::: Records for the exercise :::
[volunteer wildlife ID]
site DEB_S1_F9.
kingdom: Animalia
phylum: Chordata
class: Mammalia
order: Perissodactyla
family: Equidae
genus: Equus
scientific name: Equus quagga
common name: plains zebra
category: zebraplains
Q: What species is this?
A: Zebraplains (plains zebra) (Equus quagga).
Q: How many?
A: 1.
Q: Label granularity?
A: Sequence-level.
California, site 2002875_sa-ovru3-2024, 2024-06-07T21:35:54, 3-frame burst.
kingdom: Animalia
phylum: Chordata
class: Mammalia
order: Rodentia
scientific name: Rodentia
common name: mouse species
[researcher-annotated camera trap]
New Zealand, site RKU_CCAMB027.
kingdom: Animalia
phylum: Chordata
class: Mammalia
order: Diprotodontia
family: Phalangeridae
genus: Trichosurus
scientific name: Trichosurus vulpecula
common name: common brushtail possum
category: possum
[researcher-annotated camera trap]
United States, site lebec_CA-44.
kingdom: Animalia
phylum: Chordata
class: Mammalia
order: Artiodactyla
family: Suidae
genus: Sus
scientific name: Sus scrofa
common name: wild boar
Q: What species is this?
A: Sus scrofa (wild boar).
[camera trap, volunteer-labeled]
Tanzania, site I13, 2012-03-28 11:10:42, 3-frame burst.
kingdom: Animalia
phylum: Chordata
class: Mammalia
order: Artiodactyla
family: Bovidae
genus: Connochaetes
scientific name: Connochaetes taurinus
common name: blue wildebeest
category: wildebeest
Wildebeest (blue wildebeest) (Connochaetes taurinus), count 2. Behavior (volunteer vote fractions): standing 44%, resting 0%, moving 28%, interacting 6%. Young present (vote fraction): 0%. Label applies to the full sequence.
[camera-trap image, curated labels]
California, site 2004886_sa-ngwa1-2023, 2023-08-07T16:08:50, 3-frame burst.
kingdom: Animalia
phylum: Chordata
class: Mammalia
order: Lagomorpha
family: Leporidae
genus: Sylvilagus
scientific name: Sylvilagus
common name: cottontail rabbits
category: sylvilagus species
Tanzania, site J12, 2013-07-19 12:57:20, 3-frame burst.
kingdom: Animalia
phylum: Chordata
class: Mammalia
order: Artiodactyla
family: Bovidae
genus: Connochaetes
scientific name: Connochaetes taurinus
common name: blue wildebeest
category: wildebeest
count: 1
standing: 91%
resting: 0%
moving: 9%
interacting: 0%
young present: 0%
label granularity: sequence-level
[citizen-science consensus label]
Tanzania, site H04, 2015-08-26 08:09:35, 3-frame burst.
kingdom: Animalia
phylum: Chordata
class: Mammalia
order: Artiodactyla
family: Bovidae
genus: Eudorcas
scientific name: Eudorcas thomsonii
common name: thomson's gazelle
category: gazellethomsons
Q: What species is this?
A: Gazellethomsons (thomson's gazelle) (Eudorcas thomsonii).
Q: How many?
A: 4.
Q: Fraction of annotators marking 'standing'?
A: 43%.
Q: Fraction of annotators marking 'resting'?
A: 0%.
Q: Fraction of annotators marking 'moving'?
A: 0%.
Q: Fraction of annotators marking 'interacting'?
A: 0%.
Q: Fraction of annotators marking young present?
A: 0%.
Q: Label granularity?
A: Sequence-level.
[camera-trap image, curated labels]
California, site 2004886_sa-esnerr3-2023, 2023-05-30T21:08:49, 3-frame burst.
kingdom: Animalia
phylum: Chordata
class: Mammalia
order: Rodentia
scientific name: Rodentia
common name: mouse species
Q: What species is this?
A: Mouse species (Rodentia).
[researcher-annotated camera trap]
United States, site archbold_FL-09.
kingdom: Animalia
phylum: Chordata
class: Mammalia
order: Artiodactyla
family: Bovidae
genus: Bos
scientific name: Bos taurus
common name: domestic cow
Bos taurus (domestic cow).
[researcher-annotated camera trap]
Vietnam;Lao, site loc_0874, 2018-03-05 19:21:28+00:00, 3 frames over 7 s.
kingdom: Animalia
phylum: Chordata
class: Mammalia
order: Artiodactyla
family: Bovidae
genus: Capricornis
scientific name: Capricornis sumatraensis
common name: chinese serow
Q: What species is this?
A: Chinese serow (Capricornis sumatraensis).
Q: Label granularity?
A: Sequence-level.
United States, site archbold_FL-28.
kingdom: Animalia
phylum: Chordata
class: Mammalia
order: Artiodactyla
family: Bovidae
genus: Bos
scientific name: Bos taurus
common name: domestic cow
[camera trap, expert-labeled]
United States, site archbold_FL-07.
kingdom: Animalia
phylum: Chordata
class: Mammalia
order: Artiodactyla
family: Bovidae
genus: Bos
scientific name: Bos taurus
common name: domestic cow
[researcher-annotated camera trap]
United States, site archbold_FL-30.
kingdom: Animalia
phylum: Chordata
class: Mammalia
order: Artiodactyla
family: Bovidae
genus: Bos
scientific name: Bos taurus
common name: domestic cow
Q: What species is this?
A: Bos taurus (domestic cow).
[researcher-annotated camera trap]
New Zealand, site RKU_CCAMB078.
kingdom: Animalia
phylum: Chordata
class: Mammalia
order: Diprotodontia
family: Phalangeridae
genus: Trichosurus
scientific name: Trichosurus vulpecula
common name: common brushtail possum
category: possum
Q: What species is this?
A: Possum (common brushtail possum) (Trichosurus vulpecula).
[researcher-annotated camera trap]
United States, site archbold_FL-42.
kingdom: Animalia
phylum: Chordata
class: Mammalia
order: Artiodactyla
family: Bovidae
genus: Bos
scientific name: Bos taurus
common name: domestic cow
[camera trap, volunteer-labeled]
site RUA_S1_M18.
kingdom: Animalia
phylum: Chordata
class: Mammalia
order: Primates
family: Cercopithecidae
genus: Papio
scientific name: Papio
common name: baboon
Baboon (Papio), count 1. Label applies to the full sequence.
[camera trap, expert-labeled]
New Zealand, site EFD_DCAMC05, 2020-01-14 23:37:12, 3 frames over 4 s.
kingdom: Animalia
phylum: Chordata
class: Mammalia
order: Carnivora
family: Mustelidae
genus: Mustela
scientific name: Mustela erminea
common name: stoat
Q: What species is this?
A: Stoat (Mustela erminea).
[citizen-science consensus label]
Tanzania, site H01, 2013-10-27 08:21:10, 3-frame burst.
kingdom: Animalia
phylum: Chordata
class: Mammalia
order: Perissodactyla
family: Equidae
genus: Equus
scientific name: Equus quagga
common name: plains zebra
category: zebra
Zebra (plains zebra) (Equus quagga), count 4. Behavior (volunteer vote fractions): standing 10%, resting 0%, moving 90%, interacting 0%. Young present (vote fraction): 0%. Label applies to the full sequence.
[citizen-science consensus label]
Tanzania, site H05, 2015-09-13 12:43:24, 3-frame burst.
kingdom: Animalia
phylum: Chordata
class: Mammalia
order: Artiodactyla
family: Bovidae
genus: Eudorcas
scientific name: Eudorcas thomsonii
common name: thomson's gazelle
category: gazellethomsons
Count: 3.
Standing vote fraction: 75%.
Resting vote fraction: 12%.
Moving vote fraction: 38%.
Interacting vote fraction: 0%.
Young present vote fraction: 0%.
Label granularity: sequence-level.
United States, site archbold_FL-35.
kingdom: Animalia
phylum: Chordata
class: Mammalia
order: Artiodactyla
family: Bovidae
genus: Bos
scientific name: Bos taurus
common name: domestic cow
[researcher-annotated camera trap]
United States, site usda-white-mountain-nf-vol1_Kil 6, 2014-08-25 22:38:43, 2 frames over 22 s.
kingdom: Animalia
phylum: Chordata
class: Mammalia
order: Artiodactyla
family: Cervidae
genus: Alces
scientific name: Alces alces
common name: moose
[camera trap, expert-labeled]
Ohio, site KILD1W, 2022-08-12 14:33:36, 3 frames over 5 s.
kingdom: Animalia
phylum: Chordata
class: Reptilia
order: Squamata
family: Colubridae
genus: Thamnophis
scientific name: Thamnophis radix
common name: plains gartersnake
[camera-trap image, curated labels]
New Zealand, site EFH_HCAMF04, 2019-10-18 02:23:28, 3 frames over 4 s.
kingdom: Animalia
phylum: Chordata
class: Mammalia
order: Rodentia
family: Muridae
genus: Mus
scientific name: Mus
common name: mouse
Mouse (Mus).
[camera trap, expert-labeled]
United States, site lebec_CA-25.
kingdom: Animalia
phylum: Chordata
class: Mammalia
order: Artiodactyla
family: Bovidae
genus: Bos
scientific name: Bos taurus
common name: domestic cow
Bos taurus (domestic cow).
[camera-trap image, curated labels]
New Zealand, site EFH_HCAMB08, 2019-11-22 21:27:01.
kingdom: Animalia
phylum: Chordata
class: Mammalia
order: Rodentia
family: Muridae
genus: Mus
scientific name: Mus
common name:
:::
[Problem description] Every line with the word "over" in it should be copied from the listing above.

[Result of the exercise]
Vietnam;Lao, site loc_0874, 2018-03-05 19:21:28+00:00, 3 frames over 7 s.
New Zealand, site EFD_DCAMC05, 2020-01-14 23:37:12, 3 frames over 4 s.
United States, site usda-white-mountain-nf-vol1_Kil 6, 2014-08-25 22:38:43, 2 frames over 22 s.
Ohio, site KILD1W, 2022-08-12 14:33:36, 3 frames over 5 s.
New Zealand, site EFH_HCAMF04, 2019-10-18 02:23:28, 3 frames over 4 s.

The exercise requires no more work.